Problems to work on
1: According to the flight training text, how many engine failures shortly after V1 can be practiced in one hour in a simulator?
2: Summarize the flight training text in two sentences.
====== Document segment ======
So what exactly is it that the extra 130 hours in a PA28 and PA34 are gonna give our student?

These hours are - largely - worthless. You spend ages and ages training stuff that is type/class-specific, and of little worth when going straight into the RHS of a commercial jet. Actual flying hours spent putting around the flagpole on a doubious syllabus are far less worth than simulated hours spent flying the aircraft that you will eventually operate, according to a comprehensive syllabus

As for decision-making (especially thinking outside the box) - what makes people think that todays cadets with 250 hrs "real" aircraft have skills in this area that you cannot gain in a sim? On a multi-engine "real" aircraft, you generally train 6 failures (engine fire, engine failure, generator failure, loss of one instrument power source, gear will not extend , flaps will not extend) to a high standard. In a simulator you train these, plus many, many more. Have taught engine failure shortly after V1 in both MEPs and simulators... In the "real" aircraft, you could do 4 of these in an hour, still leaving the student with a need to do further training to master the manoeuvre. In the sim, we'd do 10-14 in one hour, and the student would now master the manoeuvre, only needing brush-up-work for the rest of the course. Plus, you can take a break in when the student needs further explainantion or gets tired in the sim, a facility that the "real" aircraft sadly lacks (short of the instructor taking control), and you can simulate ATC, cabin crew, dispatchers and ATC to your hearts content - in the "real" aircraft, any attempt to teach the student any such pitfalls would require a lot of coordination (and the FI owing the guys in the tower a lot of beer - just try doing com-fail into a busy CTR).
====== Data extract ======
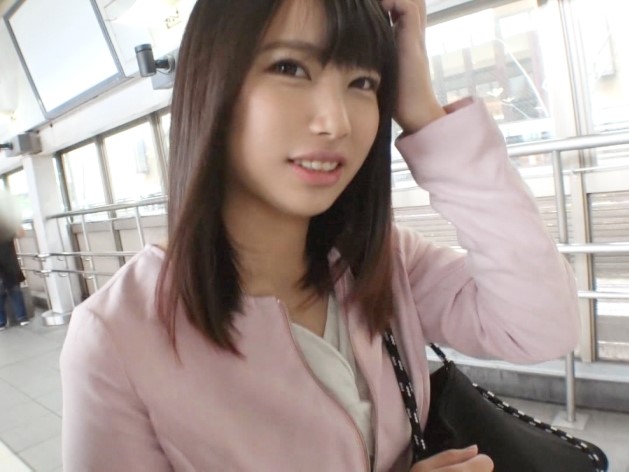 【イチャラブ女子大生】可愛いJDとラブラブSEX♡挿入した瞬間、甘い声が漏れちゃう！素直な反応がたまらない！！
======
====== Data extract ======
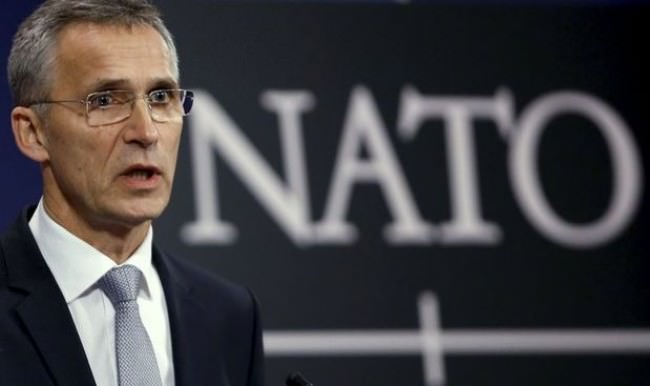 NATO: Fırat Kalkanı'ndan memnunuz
======
====== Data extract ======
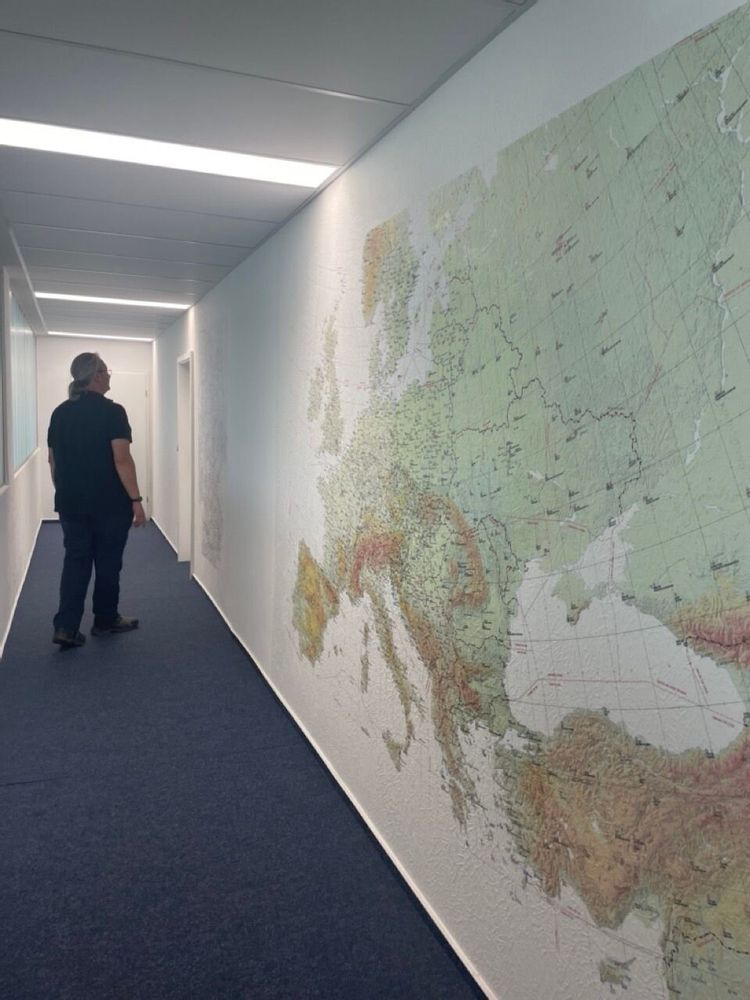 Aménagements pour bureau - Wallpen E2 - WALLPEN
======
Per-task outputs
1: Between 10 and 14.

2: The text argues that the extra hours in a PA28 and PA34 are largely worthless, because they train type-specific skills of little use in a commercial jet, while simulated hours on the eventual aircraft follow a comprehensive syllabus. It adds that a simulator trains many more failures, allows far more repetitions of a maneuver per hour, permits breaks, and can simulate ATC, cabin crew, and dispatchers without the coordination a real aircraft would require.